Early identification of mild cognitive impairment (MCI) patients presents significant challenges due to mild symptoms and low sensitivity of the algorithms proposed for MCI identification. In this study we employed low-rank plus sparse (L+S) matrix decomposition for identifying gray matter volume differences in bilateral hippocampi between MCI patients who converted to Alzheimer’s disease within 18 months and MCI patients who did not. The L+S decomposition identifies features that are common across subjects while minimizing the influence of individual variabilities and outliers. Sensitivity and accuracy are greatly improved and voxel-wise differences that couldn’t be assessed by previous analyses are also identified.
T1-weighted MR images for this study were obtained from the Alzheimer’s disease Neuroimaging Initiative (ADNI) database (http://www.loni.ucla.edu/ADNI), and pre-processed according to their standard protocol.5 We selected the same 76 MCIc and 134 MCInc participants as in Cuingnet et al..6 Each group of subjects were split into two sets of the same size: training set and testing set. The division process preserved the age and sex distribution. Since the MCInc group had more subjects than the MCIc group, we randomly picked the same number of subjects from the MCInc training set to match the MCIc training set, and put the remainder of the subjects into the MCInc testing set to avoid class imbalance across diagnostic groups.
All MR images were spatially normalized using the DARTEL registration algorithm 7 with default parameters. The DARTEL transformations were applied to the GM tissue map, which was segmented using the SPM unified segmentation routine,8 and masked with bilateral hippocampal ROIs from the FSL Harvard-Oxford subcortical atlas.9–12 All maps were modulated to preserve the overall tissue amount. No smoothing was performed at this stage.
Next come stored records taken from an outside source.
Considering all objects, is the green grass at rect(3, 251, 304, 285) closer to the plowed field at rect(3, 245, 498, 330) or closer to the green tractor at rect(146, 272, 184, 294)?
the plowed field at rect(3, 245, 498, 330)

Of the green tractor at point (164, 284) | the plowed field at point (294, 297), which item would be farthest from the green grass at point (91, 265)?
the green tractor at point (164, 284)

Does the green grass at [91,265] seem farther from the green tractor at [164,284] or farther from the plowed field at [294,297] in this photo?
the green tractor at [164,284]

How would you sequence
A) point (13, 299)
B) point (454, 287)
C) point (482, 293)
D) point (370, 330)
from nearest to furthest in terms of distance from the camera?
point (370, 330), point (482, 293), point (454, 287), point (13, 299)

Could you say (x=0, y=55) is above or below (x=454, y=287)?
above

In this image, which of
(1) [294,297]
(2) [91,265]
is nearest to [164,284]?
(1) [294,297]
The warped GM maps of each group were assembled into a matrix M respectively (rows: voxels in the ROI, columns: subjects). We split each M into multiple patches with 40 rows in each matrix patch. The L+S algorithm decomposed normalized patches into a low-rank matrix L containing common components and a sparse matrix S containing individual variability and outliers. A linear kernel based support vector machine (SVM) classifier implemented by LIBLINEAR package 13 was employed to perform the group classification on the original matrix M and the low-rank matrix L separately. To find the optimal margin hyperplane 14,15 that separates the two groups, a search process was used to look for the best constrained parameter by cross-validating training sets. Performance of the SVM classifier model was evaluated with testing datasets of both groups.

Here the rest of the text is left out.